METHODS AND RESULTS:
: PC-9 cells were divided to 4 groups: the normal control group, the DMSO control group (2‰), the 150 μM Brucine group, and the 300 μM Brucine group. The proliferation rate of PC-9 cells was determined by The CellTiter-Glo Luminescent Cell Viability Assay and Colony Formation assay. The change of cell cycle was detected by Flow cytome try. Expressions of cell cycle regulators Cyclin D1, Cyclin E mRNA were determined by qRT-PCR. Protein expression of cell cycle regulators Cyclin D1, Cyclin E were determined by Western blot. Compared with the control, Brucine remarkably inhibited the proliferation of PC-9 cells in a dose- and time-dependent manner (P<0.01); Flow cytome try showed that Brucine blocked the cell cycle of PC-9 cells at G0/G1, and the differences were statistically significant (P<0.01); qRT-PCR showed that the expression of Cyclin D1, Cyclin E mRNA were down-regulated; Western blot showed that the protein expression of Cyclin D1, Cyclin E were down-regulated.
CONCLUSIONS:
Brucine can inhibit the proliferation of human lung cancer cell line PC-9 mainly by blocking the cell cycle at G0/G1 via down-regulating the expression of Cyclin D1, Cyclin E.
Zhongguo Shi Yan Xue Ye Xue Za Zhi. 2014 Jun;22(3):681-6.
Inducing-apoptosis effect of brucine on human monocytic leukemia cell line THP-1 and its mechanism[Pubmed:
24989276]
This study was aimed to investigate the inducing-apoptosis effect of Brucine on human monocytic leukemia cell line THP-1 cells and its possible mechanism.
METHODS AND RESULTS:
The inhibition effect of Brucine on growth of THP-1 cells was measured by CCK-8 method. Morphological changes of THP-1 cells treated with Brucine was detected by acridine orange/ethidium bromide (AO/EB)double staining. Annexin-V/PI double labeling method was used to assay the apoptosis rate of THP-1 cells. The effect of Brucine on THP-1 cell cycle distribution was detected by PI single staining.

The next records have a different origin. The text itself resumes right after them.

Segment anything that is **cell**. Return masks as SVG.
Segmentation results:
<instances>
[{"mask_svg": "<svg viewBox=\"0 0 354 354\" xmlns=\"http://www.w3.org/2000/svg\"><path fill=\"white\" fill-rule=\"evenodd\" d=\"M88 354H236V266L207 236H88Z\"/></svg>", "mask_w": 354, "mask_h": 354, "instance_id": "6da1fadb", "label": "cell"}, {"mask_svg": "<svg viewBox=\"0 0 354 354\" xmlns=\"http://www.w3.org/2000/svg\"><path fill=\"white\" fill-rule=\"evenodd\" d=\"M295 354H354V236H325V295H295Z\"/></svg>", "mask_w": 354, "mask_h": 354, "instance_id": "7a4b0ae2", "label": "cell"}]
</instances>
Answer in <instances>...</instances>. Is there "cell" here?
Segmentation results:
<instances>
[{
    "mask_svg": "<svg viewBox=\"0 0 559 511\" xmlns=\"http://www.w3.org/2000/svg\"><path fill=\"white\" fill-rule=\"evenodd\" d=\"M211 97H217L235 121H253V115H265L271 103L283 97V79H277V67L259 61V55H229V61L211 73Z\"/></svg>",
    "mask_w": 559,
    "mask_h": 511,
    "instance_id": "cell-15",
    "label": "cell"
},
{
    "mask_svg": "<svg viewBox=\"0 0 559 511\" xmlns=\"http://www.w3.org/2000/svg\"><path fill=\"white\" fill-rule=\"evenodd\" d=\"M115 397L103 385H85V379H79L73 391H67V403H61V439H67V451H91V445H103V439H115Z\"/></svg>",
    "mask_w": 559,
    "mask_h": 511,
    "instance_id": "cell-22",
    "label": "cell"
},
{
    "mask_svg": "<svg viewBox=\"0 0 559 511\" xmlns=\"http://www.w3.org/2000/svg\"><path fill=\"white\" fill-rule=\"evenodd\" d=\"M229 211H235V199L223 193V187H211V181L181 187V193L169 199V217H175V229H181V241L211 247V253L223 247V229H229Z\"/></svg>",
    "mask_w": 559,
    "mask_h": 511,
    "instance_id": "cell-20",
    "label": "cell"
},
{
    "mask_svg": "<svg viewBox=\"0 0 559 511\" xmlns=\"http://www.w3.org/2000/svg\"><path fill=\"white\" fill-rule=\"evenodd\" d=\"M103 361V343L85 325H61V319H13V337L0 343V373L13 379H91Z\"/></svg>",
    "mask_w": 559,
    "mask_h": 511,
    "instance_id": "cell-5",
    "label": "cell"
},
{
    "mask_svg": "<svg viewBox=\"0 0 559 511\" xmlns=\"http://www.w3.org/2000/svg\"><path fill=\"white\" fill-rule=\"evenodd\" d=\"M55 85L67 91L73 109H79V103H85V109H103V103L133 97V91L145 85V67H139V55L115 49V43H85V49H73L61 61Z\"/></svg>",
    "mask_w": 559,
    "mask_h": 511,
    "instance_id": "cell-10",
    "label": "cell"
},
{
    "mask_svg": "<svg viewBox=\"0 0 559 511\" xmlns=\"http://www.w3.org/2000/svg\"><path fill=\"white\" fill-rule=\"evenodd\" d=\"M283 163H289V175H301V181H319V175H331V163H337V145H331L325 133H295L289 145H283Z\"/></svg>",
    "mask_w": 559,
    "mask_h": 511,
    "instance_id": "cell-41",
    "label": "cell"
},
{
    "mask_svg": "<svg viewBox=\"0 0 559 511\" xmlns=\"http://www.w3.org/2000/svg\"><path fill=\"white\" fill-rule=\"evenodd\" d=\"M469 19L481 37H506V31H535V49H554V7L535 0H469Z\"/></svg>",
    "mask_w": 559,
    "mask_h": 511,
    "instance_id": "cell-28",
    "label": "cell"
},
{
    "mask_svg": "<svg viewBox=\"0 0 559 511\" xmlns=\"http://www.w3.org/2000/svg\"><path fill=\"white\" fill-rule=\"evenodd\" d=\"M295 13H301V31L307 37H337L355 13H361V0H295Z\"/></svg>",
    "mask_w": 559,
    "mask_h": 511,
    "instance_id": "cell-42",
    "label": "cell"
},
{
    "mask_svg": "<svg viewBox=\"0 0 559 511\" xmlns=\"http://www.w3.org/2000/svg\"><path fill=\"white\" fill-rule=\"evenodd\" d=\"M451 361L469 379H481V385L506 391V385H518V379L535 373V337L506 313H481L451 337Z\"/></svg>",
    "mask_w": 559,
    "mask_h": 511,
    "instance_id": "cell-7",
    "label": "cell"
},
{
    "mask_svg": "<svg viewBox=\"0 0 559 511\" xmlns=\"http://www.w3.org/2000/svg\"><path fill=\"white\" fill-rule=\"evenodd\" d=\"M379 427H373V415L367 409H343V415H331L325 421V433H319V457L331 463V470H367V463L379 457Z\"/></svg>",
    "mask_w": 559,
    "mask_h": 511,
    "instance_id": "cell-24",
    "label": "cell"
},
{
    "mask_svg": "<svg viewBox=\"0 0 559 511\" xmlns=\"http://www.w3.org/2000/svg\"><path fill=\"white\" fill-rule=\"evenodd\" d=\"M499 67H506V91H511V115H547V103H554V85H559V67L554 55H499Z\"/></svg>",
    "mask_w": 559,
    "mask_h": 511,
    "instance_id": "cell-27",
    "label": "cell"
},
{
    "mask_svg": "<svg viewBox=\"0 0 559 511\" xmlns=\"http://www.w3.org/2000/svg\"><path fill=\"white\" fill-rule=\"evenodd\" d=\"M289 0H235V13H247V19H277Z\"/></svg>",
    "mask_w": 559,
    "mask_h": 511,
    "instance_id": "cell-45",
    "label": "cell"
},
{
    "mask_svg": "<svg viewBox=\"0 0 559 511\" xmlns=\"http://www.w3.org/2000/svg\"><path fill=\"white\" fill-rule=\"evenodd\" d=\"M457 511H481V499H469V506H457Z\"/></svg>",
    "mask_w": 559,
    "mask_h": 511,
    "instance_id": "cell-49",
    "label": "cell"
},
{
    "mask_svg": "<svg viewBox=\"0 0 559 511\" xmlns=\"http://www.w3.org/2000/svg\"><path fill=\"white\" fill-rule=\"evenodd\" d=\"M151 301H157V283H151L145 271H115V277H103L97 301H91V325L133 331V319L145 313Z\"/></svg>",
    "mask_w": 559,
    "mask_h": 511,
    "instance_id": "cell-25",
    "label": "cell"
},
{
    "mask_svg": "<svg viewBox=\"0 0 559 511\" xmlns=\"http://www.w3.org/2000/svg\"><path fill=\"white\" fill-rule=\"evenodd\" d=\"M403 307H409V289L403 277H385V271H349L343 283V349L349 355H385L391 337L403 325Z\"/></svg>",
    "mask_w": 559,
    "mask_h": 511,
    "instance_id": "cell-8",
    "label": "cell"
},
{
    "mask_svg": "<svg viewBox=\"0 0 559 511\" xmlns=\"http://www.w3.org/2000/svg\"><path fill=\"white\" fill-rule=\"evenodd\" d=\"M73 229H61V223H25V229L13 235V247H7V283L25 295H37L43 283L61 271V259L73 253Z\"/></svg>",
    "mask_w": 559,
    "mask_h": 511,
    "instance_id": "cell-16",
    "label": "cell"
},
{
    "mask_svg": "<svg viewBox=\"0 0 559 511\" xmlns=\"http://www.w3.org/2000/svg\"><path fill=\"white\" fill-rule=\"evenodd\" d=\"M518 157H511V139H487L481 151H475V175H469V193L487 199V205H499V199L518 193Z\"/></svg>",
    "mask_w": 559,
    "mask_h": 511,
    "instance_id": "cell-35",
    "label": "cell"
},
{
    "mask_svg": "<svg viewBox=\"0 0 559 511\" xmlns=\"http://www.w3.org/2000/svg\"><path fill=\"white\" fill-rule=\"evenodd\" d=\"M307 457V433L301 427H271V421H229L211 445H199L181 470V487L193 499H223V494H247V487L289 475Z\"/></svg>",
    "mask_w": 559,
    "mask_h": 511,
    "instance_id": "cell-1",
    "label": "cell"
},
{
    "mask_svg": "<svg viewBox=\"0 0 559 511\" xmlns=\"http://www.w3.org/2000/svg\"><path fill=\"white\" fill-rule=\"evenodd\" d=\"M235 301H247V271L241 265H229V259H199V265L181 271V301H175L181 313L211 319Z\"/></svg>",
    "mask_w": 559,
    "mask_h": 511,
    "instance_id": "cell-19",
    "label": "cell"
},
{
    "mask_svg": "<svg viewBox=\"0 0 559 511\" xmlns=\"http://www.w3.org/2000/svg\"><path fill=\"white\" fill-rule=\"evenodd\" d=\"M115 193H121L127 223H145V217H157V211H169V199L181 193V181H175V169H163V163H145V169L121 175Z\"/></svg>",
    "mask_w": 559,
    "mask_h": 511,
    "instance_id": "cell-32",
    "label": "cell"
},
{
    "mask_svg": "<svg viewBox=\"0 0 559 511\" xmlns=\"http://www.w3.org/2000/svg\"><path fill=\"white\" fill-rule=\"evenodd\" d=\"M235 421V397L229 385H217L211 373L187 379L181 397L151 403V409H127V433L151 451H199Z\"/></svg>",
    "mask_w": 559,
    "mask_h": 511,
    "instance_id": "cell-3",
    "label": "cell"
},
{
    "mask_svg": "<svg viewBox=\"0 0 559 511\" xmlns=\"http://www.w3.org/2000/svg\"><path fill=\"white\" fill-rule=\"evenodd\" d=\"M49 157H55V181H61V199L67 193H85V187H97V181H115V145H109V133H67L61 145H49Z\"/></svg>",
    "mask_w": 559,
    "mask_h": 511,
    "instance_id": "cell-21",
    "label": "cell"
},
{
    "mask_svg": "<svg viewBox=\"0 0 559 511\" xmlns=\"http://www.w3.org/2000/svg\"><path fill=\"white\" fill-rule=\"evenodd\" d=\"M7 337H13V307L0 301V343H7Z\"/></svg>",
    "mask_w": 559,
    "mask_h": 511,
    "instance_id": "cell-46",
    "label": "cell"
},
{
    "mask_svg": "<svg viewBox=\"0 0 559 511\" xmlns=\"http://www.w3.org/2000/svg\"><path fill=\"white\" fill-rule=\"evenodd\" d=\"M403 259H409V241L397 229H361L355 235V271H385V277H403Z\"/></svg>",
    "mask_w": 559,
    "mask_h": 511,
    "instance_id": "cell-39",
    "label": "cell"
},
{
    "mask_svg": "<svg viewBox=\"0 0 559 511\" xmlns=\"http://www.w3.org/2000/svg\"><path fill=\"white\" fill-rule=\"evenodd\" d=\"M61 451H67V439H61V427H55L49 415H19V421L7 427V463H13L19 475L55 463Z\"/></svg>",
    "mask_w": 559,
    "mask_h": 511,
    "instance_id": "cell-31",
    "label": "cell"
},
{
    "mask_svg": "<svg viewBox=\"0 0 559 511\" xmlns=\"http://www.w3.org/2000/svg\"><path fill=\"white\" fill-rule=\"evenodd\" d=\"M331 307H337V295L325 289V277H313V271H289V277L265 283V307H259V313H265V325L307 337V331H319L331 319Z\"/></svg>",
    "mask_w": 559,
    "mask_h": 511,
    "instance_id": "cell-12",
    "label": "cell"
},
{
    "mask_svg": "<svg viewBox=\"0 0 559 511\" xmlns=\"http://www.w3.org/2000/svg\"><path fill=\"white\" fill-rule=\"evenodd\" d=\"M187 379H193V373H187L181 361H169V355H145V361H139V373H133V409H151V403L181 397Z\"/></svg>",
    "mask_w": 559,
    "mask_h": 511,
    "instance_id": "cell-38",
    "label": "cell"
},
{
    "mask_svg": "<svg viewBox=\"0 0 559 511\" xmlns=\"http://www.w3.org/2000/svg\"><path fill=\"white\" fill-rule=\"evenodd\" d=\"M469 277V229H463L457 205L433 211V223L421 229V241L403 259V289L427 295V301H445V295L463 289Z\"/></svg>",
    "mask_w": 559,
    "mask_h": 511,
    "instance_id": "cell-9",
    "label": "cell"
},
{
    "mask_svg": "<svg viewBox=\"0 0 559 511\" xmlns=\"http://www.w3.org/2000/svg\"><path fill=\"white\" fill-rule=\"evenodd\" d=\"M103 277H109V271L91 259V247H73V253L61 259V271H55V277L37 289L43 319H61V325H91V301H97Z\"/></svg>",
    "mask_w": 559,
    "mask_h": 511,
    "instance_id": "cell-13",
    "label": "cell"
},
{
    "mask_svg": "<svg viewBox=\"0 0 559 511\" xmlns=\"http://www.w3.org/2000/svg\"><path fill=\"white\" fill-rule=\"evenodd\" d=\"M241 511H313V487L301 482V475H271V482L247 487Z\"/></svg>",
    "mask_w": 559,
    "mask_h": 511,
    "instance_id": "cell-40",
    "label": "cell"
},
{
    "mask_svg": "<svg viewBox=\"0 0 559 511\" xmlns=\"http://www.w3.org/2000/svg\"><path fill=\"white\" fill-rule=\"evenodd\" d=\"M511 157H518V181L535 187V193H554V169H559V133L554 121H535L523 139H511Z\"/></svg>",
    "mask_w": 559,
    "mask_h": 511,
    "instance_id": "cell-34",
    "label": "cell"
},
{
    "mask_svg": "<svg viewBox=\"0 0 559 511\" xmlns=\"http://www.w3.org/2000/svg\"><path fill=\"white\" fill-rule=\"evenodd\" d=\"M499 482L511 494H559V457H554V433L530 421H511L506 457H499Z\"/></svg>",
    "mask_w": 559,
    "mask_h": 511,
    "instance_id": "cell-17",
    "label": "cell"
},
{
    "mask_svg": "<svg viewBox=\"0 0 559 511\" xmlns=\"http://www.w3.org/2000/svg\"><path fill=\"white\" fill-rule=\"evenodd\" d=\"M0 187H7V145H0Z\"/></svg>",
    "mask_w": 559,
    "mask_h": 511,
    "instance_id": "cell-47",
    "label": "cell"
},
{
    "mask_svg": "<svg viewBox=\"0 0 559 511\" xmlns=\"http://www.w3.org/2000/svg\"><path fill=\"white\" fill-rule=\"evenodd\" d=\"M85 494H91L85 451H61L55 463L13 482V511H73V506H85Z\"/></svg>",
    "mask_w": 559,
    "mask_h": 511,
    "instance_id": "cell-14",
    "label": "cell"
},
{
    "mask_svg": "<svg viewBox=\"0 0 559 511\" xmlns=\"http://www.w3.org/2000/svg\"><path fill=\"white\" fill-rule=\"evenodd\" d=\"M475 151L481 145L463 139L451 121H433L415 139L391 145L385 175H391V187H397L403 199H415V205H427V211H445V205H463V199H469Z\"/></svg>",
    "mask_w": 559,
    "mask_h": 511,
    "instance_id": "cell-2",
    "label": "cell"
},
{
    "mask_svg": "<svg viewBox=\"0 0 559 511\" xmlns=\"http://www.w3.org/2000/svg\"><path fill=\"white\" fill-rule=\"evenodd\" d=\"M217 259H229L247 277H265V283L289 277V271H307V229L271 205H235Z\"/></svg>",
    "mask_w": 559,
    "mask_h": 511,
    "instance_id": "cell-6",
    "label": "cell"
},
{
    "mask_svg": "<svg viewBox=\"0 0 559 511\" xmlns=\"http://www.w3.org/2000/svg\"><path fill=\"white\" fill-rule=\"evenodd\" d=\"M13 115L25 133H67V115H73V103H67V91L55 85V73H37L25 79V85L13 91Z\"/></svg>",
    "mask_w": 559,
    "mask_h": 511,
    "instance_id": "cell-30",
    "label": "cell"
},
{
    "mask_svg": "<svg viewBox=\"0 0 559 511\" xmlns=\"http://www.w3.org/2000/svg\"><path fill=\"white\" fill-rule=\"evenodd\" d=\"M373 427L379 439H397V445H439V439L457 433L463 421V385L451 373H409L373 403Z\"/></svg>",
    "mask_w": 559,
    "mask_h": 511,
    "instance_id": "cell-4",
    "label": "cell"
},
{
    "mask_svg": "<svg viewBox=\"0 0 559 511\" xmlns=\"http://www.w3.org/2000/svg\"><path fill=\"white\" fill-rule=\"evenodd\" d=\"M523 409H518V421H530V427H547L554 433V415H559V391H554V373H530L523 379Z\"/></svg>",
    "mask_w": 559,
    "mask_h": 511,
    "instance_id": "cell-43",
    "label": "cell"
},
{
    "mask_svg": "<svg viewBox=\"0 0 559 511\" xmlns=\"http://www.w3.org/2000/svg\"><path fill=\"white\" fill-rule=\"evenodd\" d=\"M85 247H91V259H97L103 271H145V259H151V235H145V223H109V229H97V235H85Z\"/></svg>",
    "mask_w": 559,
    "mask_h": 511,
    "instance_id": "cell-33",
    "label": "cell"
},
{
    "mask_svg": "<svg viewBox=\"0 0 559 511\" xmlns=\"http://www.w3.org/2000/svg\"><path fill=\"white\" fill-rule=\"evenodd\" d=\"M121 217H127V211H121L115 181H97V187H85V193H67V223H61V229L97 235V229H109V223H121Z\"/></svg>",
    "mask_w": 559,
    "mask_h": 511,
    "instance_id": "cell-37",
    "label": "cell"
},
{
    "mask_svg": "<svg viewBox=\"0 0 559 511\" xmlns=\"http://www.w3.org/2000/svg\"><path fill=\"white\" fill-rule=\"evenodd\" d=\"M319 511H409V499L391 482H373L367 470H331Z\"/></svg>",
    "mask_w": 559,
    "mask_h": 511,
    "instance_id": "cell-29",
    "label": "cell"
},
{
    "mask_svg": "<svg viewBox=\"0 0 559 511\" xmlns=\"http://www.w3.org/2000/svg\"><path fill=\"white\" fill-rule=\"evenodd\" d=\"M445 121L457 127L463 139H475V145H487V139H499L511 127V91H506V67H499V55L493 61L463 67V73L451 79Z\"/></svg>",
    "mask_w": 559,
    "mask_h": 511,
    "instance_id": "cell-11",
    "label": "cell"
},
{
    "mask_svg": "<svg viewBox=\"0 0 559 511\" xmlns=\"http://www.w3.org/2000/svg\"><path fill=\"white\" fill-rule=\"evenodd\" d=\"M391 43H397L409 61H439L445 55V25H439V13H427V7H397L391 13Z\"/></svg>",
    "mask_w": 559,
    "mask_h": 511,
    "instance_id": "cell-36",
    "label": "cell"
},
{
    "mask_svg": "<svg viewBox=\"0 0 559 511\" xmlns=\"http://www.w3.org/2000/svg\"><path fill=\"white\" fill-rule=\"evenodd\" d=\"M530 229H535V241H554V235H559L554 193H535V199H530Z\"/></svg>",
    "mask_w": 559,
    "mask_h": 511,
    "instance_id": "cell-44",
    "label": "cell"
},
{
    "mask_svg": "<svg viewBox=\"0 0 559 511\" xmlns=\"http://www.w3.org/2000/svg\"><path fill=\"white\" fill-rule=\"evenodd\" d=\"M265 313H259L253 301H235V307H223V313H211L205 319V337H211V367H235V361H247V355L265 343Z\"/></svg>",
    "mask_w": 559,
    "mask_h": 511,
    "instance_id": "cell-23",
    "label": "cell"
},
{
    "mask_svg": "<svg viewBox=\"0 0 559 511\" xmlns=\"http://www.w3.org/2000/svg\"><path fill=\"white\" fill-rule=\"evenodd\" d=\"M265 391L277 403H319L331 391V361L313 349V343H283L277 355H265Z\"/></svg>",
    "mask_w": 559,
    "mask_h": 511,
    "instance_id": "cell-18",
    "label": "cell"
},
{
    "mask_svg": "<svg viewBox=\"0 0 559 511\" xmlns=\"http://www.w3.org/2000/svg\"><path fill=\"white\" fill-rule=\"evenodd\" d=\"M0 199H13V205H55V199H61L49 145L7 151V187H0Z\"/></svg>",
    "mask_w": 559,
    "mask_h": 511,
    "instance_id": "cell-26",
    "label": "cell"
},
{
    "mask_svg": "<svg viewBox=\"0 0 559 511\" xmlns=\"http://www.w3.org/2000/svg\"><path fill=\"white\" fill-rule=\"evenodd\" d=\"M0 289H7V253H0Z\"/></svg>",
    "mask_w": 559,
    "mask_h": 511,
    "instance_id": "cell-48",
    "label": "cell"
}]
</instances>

RT-PCR was used to detect the expression of BCL-2 and BAX. The results showed that the Brucine could inhibit the THP-1 cell growth in concentration and time-dependent manners at the range of 50 to 400 μg/ml. The cells stained with AO/EB revealed that the Brucine induced the nuclear chromatin condensation. After the THP-1 cells were treated with Brucine of 400μg/ml for 48 hours, most nucleic were stained as orange-red, and condensed, displaying the late apoptotic cell morphology. Annexin-V/PI detection showed that Brucine could induce apoptosis of THP-1 cells in a concentration-dependent manner. Compared with the control group, more cells in Brucine-treated group were arrested at G0/G1 phase in a concentration-dependent manner. RT-PCR detection revealed that the expression of BCL-2 was down-regulated strikingly and BAX was up-regulated.
CONCLUSIONS:
It is concluded that Brucine can efficiently inhibit cell growth and block THP-1 cells in G0/G1 phase. The mechanism of THP-1 cell apoptosis induced by Brucine may be related to the inhibition of BCL-2 and activation of BAX.